野球観戦なら、この配慮は合理的と言えると思う。
でも、例えば、バレーボールの試合だったら?
平均身長の低いチームには、ハンディとして、1セット当たり5点を付けましょう、となったら、それは”公正”でしょうか?

別の例。
知的障害があるからといって、その人は、高校入試の学力検査を免除しましょう、となったら、どうでしょうか?

議論が分かれるとは思いますが、私は、これらは合理的配慮でも社会的正義でもないと思います。
なぜか?

バレーボールの試合では、身長も実力のうちなのですよ。
入試では、知的水準も、実力のうちなのですよ。
それらは、本人が努力して得たものではありませんが、だからといって、均して(ならして)良いものではないのです。それも本人の特性なのだから。

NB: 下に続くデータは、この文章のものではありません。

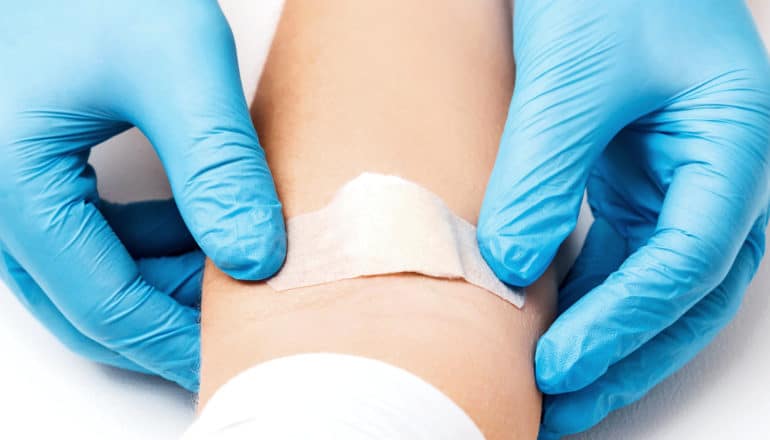 A doctor wearing blue gloves places a bandaid over over a blood draw on a young person's arm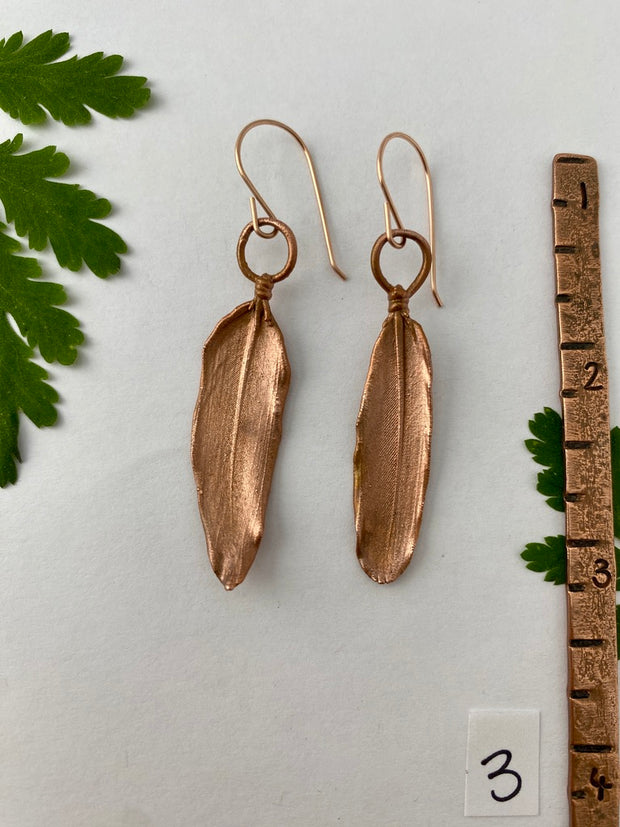 real feather earrings recycled copper electroplated feather earrings handmade 14 karat rose gold ear wires made in usa simple wealth art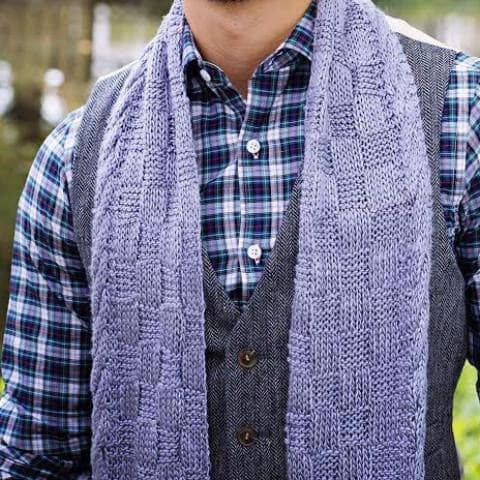 man wearing a purple scarf outdoors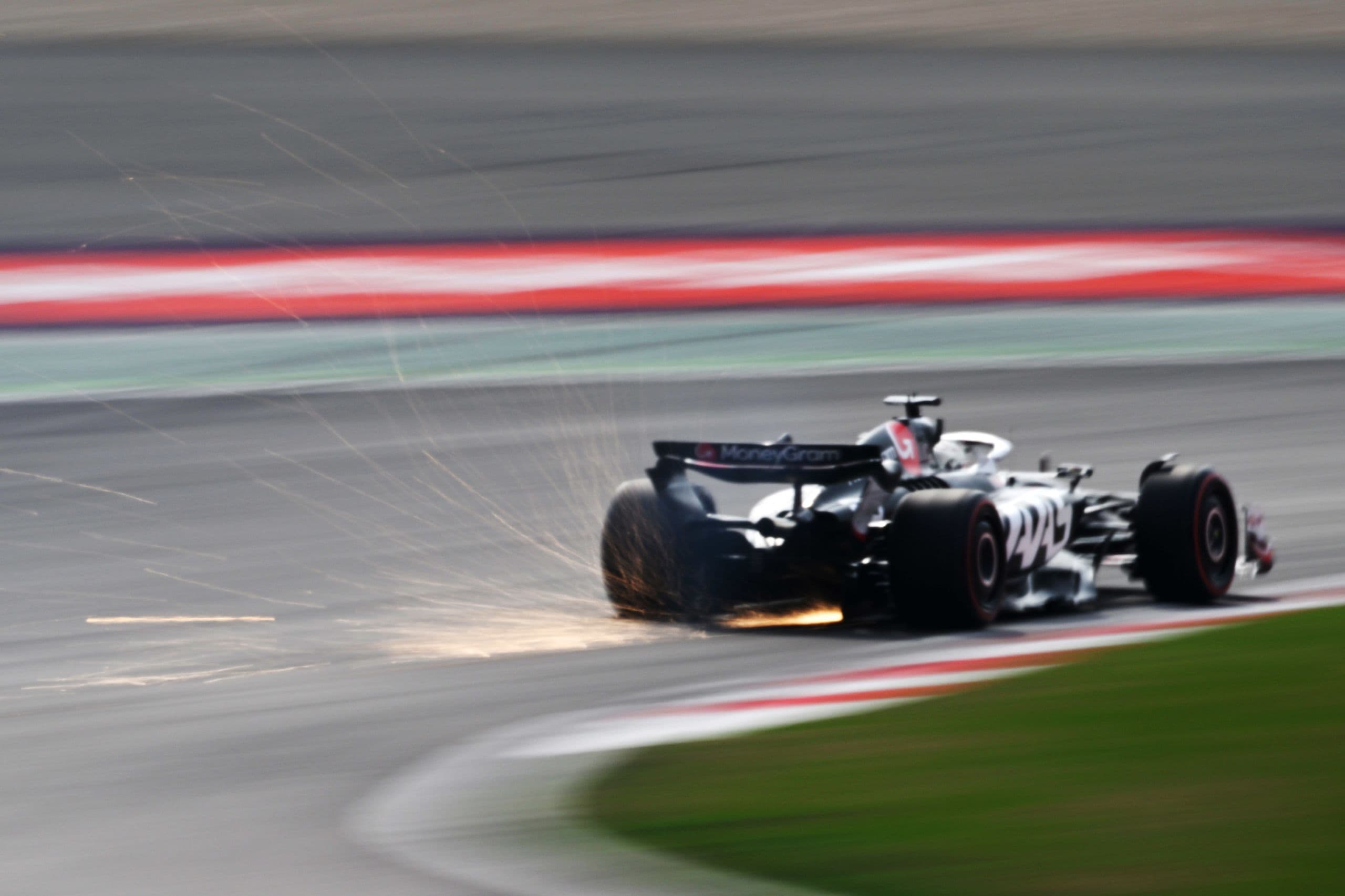 SHANGHAI INTERNATIONAL CIRCUIT, CHINA - APRIL 20: Sparks kick up from the rear of Kevin Magnussen, Haas VF-24 during the Chinese GP at Shanghai International Circuit on Saturday April 20, 2024 in Shanghai, China. (Photo by Mark Sutton / LAT Images)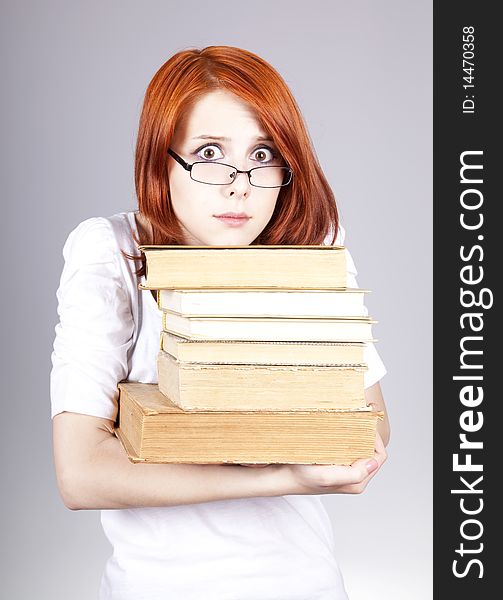 Red-haired smiling businesswoman  keep books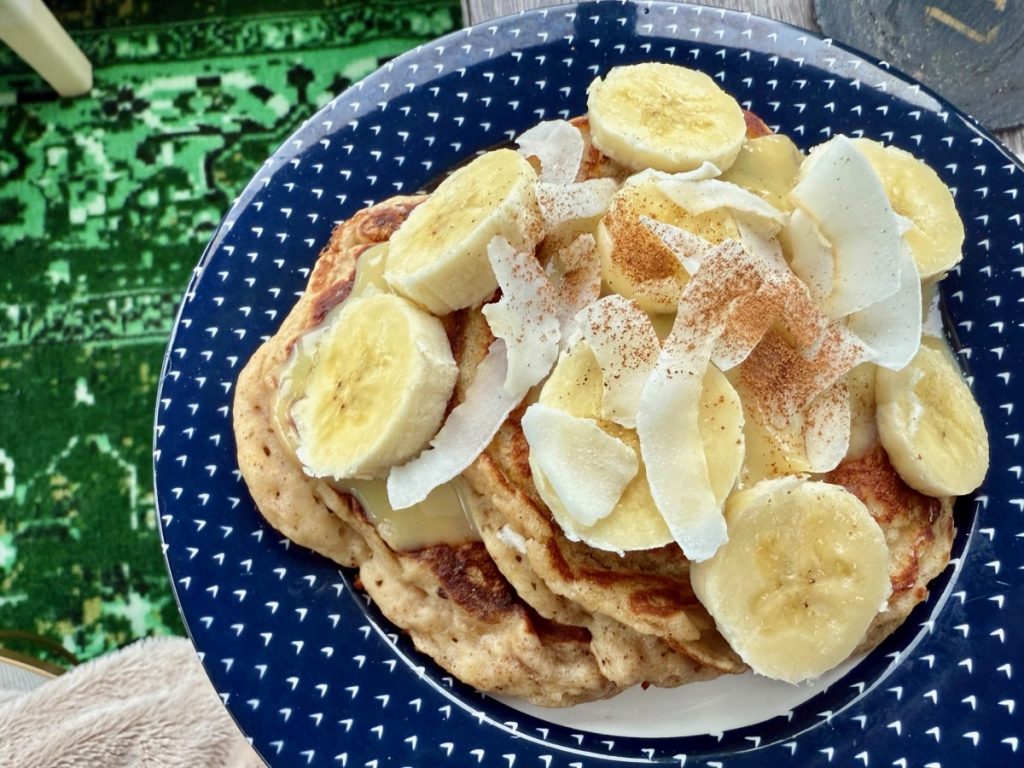 These easy coconut banana pancakes have a delightful tropical vibe, & are dairy-free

それらを考えると、以下の記事は、今までとちょっと違って見えるはずです。

女子は男子よりも料理が上手にできたほうがよい」と思う10歳女子 85%(10歳キラキラ白書 ワコール)

ジェンダーフリー、大いに結構です。
でも、現実社会はそんなに単純に出来ていないから、その理念型モデルをそのまま現実にぶっ込むと、見逃してしまうものがあります。
そりゃあ、一人前の大人だったら、男女問わず、自分の分の家事くらいできなければいけないと思いますし、料理もできた方がいいですよ。
ただ、それと、社会構造がどうあるべきか、どこを直したら良いかは、また別の話です。
例えば、子育て。パパとママは、同等ではあっても、同質ではないと私は思っています。やっぱり、生物学的な違いはあると思う。もちろん、これは、”全体傾向”であって、そうあるべきという話では決してないと思いますが。念のため。


本稿の本質ではありませんが、気になっていることを、最後に付け加えます。
伊藤詩織氏と山口敬之氏の民事訴訟で、片方に肩入れする報道は、よくないと思います。メディアは民事不介入であるべきだと思うのですが。刑事案件ではないのですから。高裁でひっくり返ったら、どう報道するの?